▶ **Passage provided**

──────────

September and October are the two busiest months for fall migration. Millions of birds that nested in the north are moving southward for the winter. Little by little, this mass movement of wings visits our yards, parks, wildlife refuges and West Sound birding hotspots. The fall bird population is not only at peak numbers but this is the time to expect some surprises.
Juvenile birds are responsible for the population’s high numbers. The abundant supply of natural foods influences the movement of the migrating birds. So does the weather.
Birds use the prevailing winds and pressure systems, both highs and lows, when they travel. This is why popular birding areas enter the picture. Birdwatchers are familiar with these places. Many are visited regularly in hopes of seeing a bird out of the ordinary.
Sometimes a storm will throw the juvenile birds off course. Then they become separated from adults and might take a migration route different from the one their parents follow. When this happens, surprises occur — like sandhill cranes being seen off the beaches of Kingston or Indianola.
The northern portion of the Kitsap Peninsula produces the bulk of West Sound’s unexpected bird sightings. Migrating birds from the north must cross the Strait of Juan de Fuca and Admiralty Inlet. They are influenced by the autumn winds.
Prevailing winds from the south can stall migrants from the north. Then they gather in “jumping off” places like the San Juan Islands and the tip of Vancouver Island. When the intensity of those winds diminishes, the waiting birds head for the Olympic and Kitsap peninsulas. Areas along the water often produce exciting birding.
Point No Point, near Hansville, is a popular hotspot. It provides good public access to the beach and marsh. Numerous rare or uncommon birds have been seen here. Unusual sightings are not only hoped for, they are expected during the fall.
A mountain bluebird sitting on a piece of driftwood on the shore is one example of an unexpected surprise in this spot. More than one of these sightings have not only landed on the birding hotlines throughout the state, but they sometimes make the news.
A magnificent frigatebird, a species seen in Mexico and other warm ocean waters, found its way to the Point. Birders flocked to see this bird that first showed up in Tacoma. It had become disoriented and turned northward. Eventually, it flew in the correct direction and headed south, where it belonged. The theory advanced suggested the magnificent frigatebird probably landed on a ship during a storm and took the wrong migration route.

──────────

▶ **Extracted data**
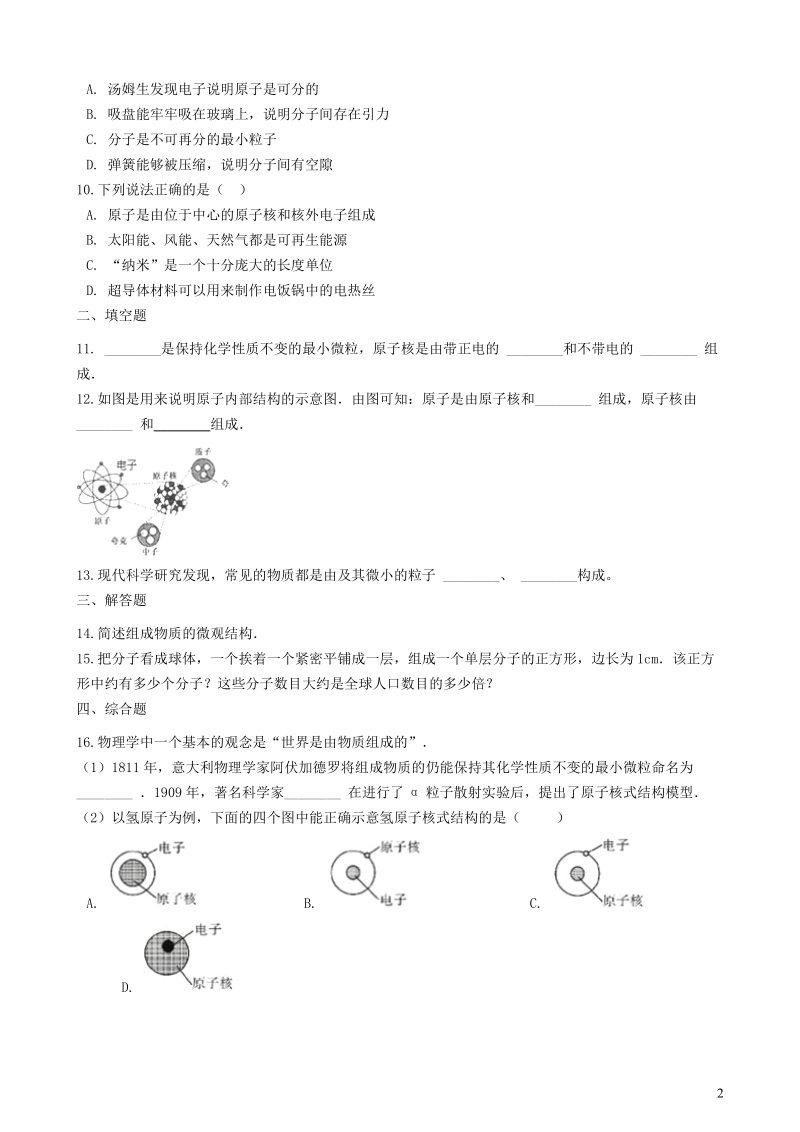粤沪版八年级物理下册10.1认识分子 同步练习（含答案）_第2页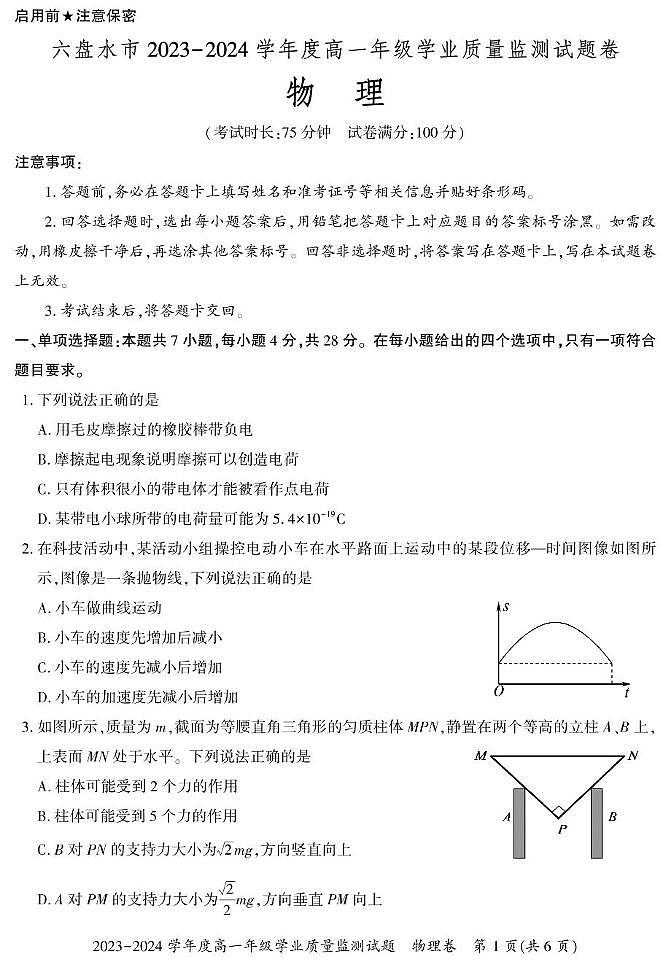 贵州省六盘水市2023-2024学年高一下学期7月期末物理试题01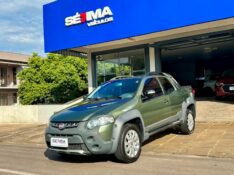 FIAT STRADA ADVENTURE CABINE DUPLA 1.8 16V 2014/2015 SÉTIMA VEÍCULOS GUAPORÉ / Carros no Vale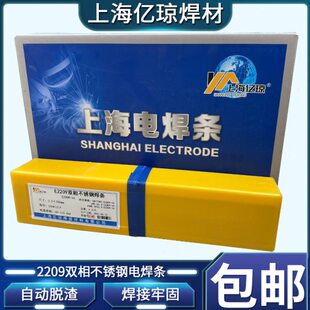 E2209 E2594 E2205 E2507 E2553 E385/904L国标双相不锈钢焊条3.2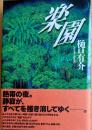 楽園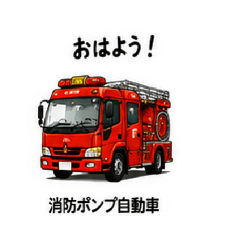uchu-soudansitsu-2_20260825160357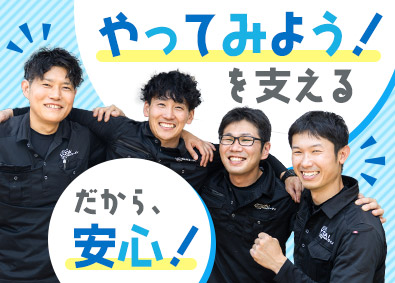 株式会社ヨーダイ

──────────

▶ **Exercise requirements**
**1)** In the article on fall bird migration, condense the paragraph beginning "Prevailing winds from the south" into a short bulleted list that keeps its main facts.
**2)** Retype the part of the fall migration article between "Sometimes a storm" and "Kingston or Indianola.", inclusive, word for word.
**3)** Answer these questions using the article on fall bird migration.
(a) Which two months are named as the busiest for fall migration?
(b) Which two bodies of water must migrating birds from the north cross?
(c) Where did the magnificent frigatebird first show up?

▶ **Solutions to the problems**
**1)**
- Prevailing south winds can stall migrants from the north.
- The stalled birds gather in "jumping off" places such as the San Juan Islands and the tip of Vancouver Island.
- When the winds weaken, the birds head for the Olympic and Kitsap peninsulas.
- Areas along the water often produce exciting birding.

**2)**
Sometimes a storm will throw the juvenile birds off course. Then they become separated from adults and might take a migration route different from the one their parents follow. When this happens, surprises occur — like sandhill cranes being seen off the beaches of Kingston or Indianola.

**3)**
(a) September and October.
(b) The Strait of Juan de Fuca and Admiralty Inlet.
(c) Tacoma.